* [AIM OF THE TASK]
Where the listing below reaches the line containing "Yemen's President Ali", start writing out lines exactly, and stop once the line containing "A car at the" has been written.

* [INFORMATION SUPPLIED]
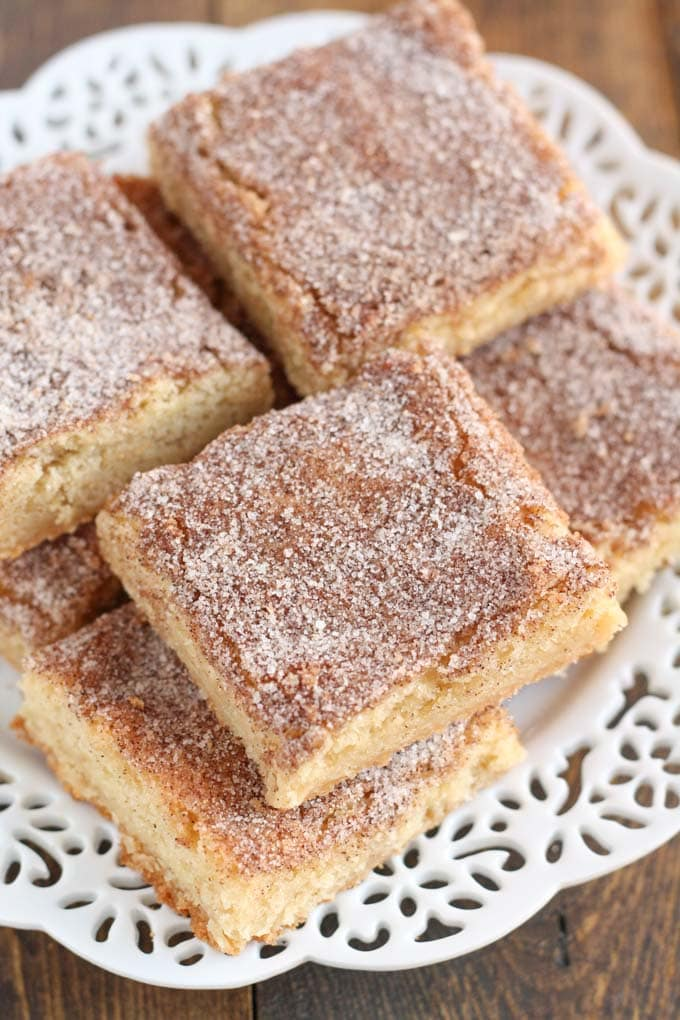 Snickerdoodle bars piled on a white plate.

==

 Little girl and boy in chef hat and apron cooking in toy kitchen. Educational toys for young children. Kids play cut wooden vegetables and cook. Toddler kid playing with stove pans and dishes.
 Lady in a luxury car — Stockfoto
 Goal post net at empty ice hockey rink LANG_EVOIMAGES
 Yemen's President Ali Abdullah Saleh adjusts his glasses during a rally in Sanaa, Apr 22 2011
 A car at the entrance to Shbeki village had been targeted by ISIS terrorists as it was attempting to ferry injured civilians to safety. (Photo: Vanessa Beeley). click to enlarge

...

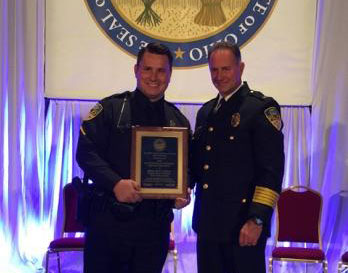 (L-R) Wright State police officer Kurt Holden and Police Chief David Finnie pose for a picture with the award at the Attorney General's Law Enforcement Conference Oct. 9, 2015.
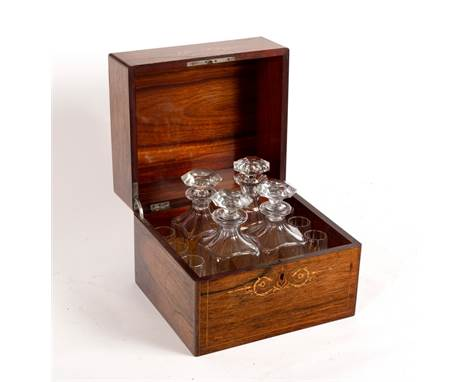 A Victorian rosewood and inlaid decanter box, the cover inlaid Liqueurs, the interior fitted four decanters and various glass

* [PROBLEM SOLUTION]
 Yemen's President Ali Abdullah Saleh adjusts his glasses during a rally in Sanaa, Apr 22 2011
 A car at the entrance to Shbeki village had been targeted by ISIS terrorists as it was attempting to ferry injured civilians to safety. (Photo: Vanessa Beeley). click to enlarge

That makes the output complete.